Abstract
Clinical management of transfusion-dependent β-thalassemia (TDT) is still primarily based on chronic transfusion and iron chelation therapy. Long-term exposure to iron overload and/or hepatitis C virus infection can lead to liver fibrosis, cirrhosis, and hepatocellular carcinoma. Studies in thalassemia and other chronic liver disease established measurement of liver stiffness as a key non-invasive tool to identify patients at high risk of liver fibrosis (EASL guidelines). Such assessment remains extremely important in the setting of eligibility for curative stem/cell therapies. Here, we conducted a retrospective cohort study of 223 TDT patients from 4 Italian center centers using the Webthal® computerized medical record who had at least 1 measurement of liver stiffness (transient elastography, Fibroscan®), during a follow up period from 2010 to 2019. Patients with HIV or hepatocellular carcinoma were excluded. The median age at start of observation was 32 years (Q1-Q3:25-36; 108/223 [52%] female). The median value of liver stiffness over the entire observation period was 5.6 KPa (Q1-Q3: 4.6-7.5), with 48 patients (22%) having values over the cut off of 8 kPa (indicating advanced fibrosis) and the remaining 175 (78%) below. Iron and hepatic indices were as follows (n; median over the observation period, Q1-Q3 interval): serum ferritin (223; 1343 ng/ml, 602-2387), liver iron concentration (LIC) (189; 3.86 mg/g dw, 2.09-6.01), MRI-cardiac T2* (189; 39.5 ms, 30.2-36.5), GGT (223; 20.72 U/L, 14.53-30.33), ALT (223; 31.9 U/L, 20.6-42.5), AST (223; 30.9 U/L, 24.0-37.4), total bilirubin (218; 1.63 mg/dL, 1.15-1.92), indirect bilirubin (218; 1.04 mg/dL, 0.72-1.34). A total of 143 (64%) patients were HCV positive, 133 (60%) underwent splenectomy, 135 (61%) had osteoporosis, 32 (14%) had diabetes, 44 (20%) had hypothyroidism, 11 (5%) had hypoparathyroidism, while there were no cases of pulmonary hypertension or hypogonadism.
Bivariate analyses showed a positive association between average liver stiffness over the observation period and age (p<0.001), sex (M vs F, p=0.017), LIC (p=0.11), ferritin (p=0.005), HCV status (positive vs negative, p=0.008) and splenectomy (yes vs no, p=0.017). Of these, only age (p=0.001), gender (p=0.009), and ferritin (p=0.046) remained significant on multivariate analysis. Moreover, evidence (p=0.029) of an association with LIC depending on HCV status was found.
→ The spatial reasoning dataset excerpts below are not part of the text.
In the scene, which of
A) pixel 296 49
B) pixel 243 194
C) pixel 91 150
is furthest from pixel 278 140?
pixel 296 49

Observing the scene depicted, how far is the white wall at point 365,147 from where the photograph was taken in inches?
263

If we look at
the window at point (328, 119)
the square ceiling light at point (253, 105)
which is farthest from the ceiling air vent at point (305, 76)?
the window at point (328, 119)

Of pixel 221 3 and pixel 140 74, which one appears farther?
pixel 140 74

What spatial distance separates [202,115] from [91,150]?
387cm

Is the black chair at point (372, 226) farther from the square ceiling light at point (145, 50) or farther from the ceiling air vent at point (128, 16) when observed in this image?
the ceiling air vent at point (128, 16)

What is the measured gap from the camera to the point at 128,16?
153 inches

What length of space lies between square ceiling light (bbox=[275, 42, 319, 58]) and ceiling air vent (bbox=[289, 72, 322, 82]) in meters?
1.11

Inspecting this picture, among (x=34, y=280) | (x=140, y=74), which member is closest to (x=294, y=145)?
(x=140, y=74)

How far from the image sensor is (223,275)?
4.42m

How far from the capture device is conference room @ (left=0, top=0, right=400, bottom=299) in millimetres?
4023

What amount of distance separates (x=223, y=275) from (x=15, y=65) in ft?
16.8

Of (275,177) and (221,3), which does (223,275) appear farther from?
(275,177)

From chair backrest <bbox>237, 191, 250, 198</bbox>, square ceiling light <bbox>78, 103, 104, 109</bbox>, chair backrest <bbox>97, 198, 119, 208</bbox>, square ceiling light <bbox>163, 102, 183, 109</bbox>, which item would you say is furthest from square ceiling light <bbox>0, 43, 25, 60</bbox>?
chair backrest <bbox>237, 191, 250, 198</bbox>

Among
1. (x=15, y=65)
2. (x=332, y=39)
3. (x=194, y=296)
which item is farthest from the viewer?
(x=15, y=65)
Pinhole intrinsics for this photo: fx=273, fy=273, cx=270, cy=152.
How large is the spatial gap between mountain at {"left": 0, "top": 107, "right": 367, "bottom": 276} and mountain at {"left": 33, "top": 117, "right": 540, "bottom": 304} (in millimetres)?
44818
Considering the subgroup of patients with liver stiffness <8 KPa (n=175, no advanced liver fibrosis) bivariate analysis showed a positive association between average liver stiffness and age (p=0.014), gender (M vs F, p=0.072), LIC (p=0.027), ferritin (p=0.068), and HCV status (positive vs negative, p=0.004). With the exception of age (p=0.3) all these associations reached or were near the significance threshold at multivariate analysis. In HCV negative patients (n=62) only the association between liver stiffness and LIC remained significant (p=0.013, age p=0.4, gender p=0.2, ferritin p=0.5) while in HCV positive patients, only ferritin approximated the significance threshold (p=0.068, age p=0.5, gender p=0.2, LIC p=0.5).
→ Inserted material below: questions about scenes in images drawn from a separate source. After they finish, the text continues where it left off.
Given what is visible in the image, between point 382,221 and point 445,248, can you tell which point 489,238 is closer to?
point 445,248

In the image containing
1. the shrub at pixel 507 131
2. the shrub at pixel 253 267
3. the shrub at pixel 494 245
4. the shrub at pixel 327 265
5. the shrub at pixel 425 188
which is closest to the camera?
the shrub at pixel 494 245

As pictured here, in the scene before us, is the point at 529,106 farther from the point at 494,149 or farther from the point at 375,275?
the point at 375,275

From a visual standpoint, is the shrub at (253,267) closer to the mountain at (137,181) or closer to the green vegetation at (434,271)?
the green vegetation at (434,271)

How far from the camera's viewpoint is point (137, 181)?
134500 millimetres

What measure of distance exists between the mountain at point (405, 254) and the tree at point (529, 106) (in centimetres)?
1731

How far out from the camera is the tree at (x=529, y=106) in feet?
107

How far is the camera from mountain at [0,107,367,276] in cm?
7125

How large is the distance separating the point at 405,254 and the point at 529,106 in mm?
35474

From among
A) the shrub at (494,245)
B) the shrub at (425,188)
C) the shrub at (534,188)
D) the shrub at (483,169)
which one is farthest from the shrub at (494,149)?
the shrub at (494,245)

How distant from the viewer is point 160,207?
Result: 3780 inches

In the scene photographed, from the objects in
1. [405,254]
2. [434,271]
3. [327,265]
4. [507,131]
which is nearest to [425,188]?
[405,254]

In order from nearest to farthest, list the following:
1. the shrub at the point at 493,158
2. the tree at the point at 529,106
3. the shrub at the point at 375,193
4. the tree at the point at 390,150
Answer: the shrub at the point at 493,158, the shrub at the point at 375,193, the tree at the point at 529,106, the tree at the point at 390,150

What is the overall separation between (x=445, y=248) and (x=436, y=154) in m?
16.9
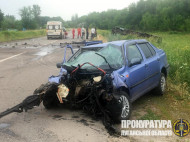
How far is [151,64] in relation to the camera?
584 centimetres

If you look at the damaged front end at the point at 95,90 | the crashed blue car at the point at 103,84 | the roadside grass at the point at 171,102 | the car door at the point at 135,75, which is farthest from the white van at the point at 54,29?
the damaged front end at the point at 95,90

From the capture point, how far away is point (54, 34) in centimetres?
3662

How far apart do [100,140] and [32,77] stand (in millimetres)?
5788

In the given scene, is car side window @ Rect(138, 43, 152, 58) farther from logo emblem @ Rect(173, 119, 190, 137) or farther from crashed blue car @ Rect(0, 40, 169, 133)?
logo emblem @ Rect(173, 119, 190, 137)

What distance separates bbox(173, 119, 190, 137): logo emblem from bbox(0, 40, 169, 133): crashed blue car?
906 mm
In the subgroup with liver stiffness ≥8 KPa (n=48, 83.3% HCV positive, median LIC: 3.9 mg/g dw, Q1-Q3:2.9-5.2, min-max:1.3-32) no significant association with covariates were found at bivariate analysis.
Take together, our data indicate that liver stiffness ≥8 kPa could reflect chronic liver disease history even when LIC is low – further highlighting progressive changes overtime compared with LIC which primarily reflects current/spot hepatic iron status. These data are extremely important in both clinical management and selecting TDT patients for curative therapies.